This project is focused on detecting emotions and recognizing speakers from audio files using deep learning models. We have two pre-trained models for this purpose: one for emotion detection and another for speaker recognition. The code for the models are in the files: Emotion_Detection_Ravdess_Dataset.ipynb and Speaker_Identification_Ravdess_Dataset.ipynb
Before running the code, ensure you have the following prerequisites installed:
- Python 3.x
- TensorFlow
- Keras
-
Clone the repository to your local machine:
git clone https://github.com/pranay-5374/VoiceSculptor.git
-
Navigate to the project directory:
cd your-repo -
Install the required dependencies:
pip install tensorflow keras
-
Download the pre-trained models (if not already provided) and place them in the project directory.
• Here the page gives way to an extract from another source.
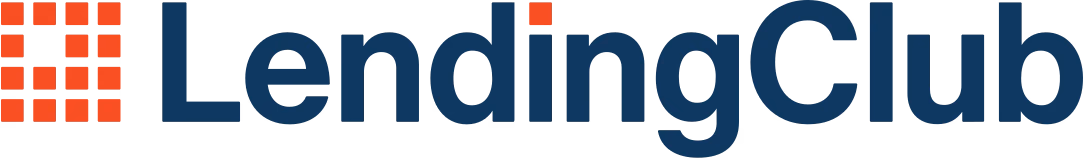 LendingClub logo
You can use the code to perform emotion detection and speaker recognition on audio files.
-
Import the necessary libraries:
from tensorflow import keras from tensorflow.keras import layers
-
Load the pre-trained models:
emotion_model = keras.models.load_model("emotion_detection_model.h5") speaker_model = keras.models.load_model("speaker_recognition_model.h5")
-
Freeze the layers of the loaded models to retain their pre-trained weights:
for layer in emotion_model.layers: layer.trainable = False for layer in speaker_model.layers: layer.trainable = False
-
Define an input layer for your audio data and connect it to both models:
input_layer = layers.Input(shape=(input_shape,)) emotion_output = emotion_model(input_layer) speaker_output = speaker_model(input_layer)
-
Add additional layers for custom classification:
emotion_output = layers.Dense(128, activation='relu')(emotion_output) emotion_output = layers.Dense(num_emotion_classes, activation='softmax', name='emotion_output')(emotion_output) speaker_output = layers.Dense(128, activation='relu')(speaker_output) speaker_output = layers.Dense(num_speaker_classes, activation='softmax', name='speaker_output')(speaker_output)
-
Create a combined model that outputs both emotion and speaker predictions:
combined_model = keras.Model(inputs=input_layer, outputs=[emotion_output, speaker_output])
-
Compile the combined model with suitable loss functions, optimizers, and metrics:
combined_model.compile(optimizer='adam', loss={'emotion_output': 'categorical_crossentropy', 'speaker_output': 'categorical_crossentropy'}, metrics={'emotion_output': 'accuracy', 'speaker_output': 'accuracy'})
-
Train and evaluate the combined model using your audio data.
For more details, you can check the code and its comments.
The provided code allows you to integrate pre-trained emotion detection and speaker recognition models into a single model for audio analysis. Please make sure to replace input_shape, num_emotion_classes, and num_speaker_classes with appropriate values for your specific use case.